Problem:
In the records below, find the line with "十二星座剖析:和巨蟹座男生谈恋爱是怎样一种感受" and repeat exactly every line from it through the line with "ハズレ枠の【状態異常スキル】で最強になった俺がすべてを蹂躙するまで 第2話 - 14". Pictures stay out.

Records provided:
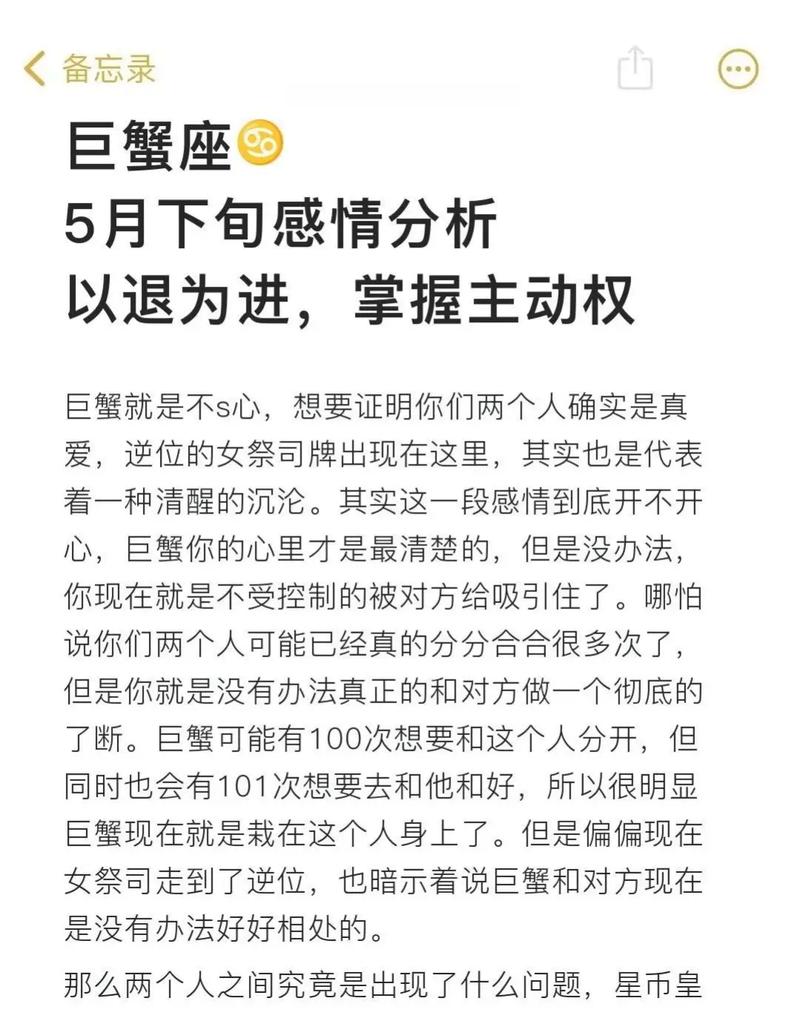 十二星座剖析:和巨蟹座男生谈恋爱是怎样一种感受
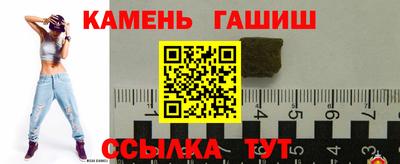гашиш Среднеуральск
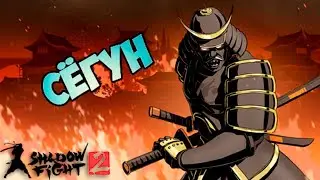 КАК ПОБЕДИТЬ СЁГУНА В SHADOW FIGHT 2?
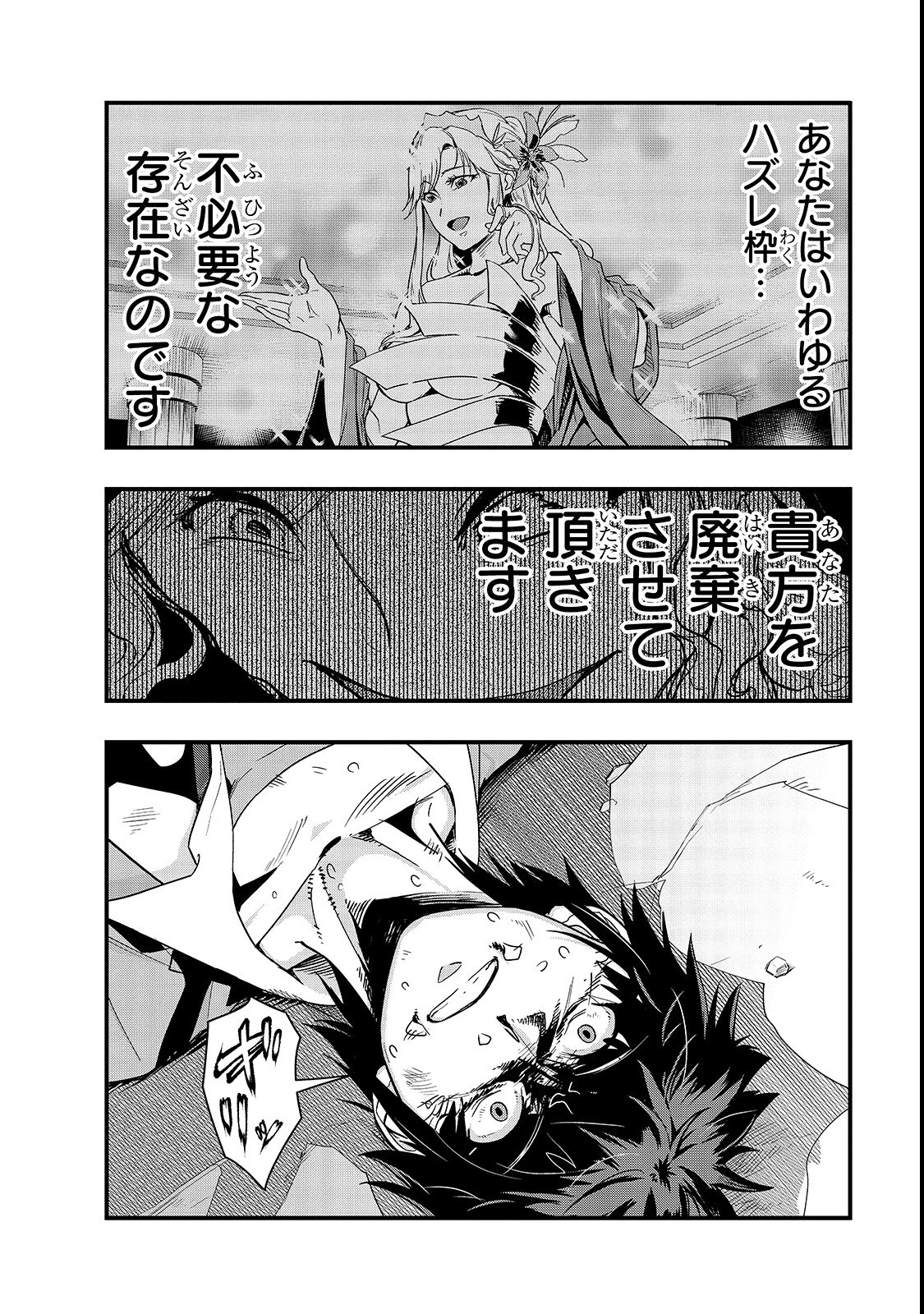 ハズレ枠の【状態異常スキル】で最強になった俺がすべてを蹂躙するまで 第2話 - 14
--
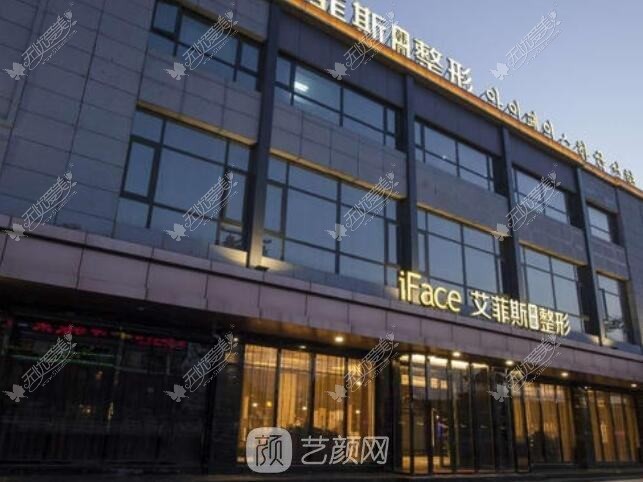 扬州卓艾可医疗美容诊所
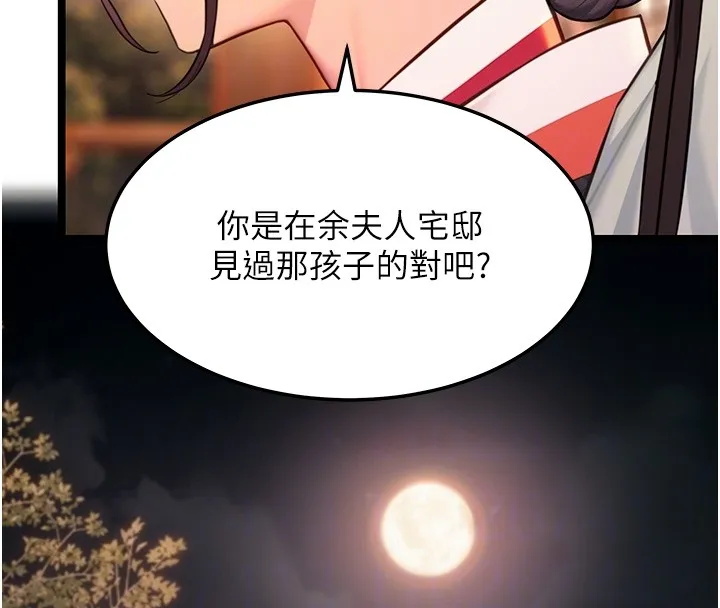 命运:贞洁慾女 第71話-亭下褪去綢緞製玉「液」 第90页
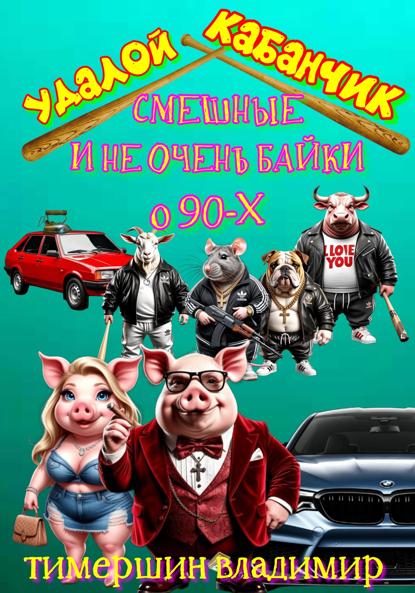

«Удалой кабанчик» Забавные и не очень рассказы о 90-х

Result:
 十二星座剖析:和巨蟹座男生谈恋爱是怎样一种感受
гашиш Среднеуральск
 КАК ПОБЕДИТЬ СЁГУНА В SHADOW FIGHT 2?
 ハズレ枠の【状態異常スキル】で最強になった俺がすべてを蹂躙するまで 第2話 - 14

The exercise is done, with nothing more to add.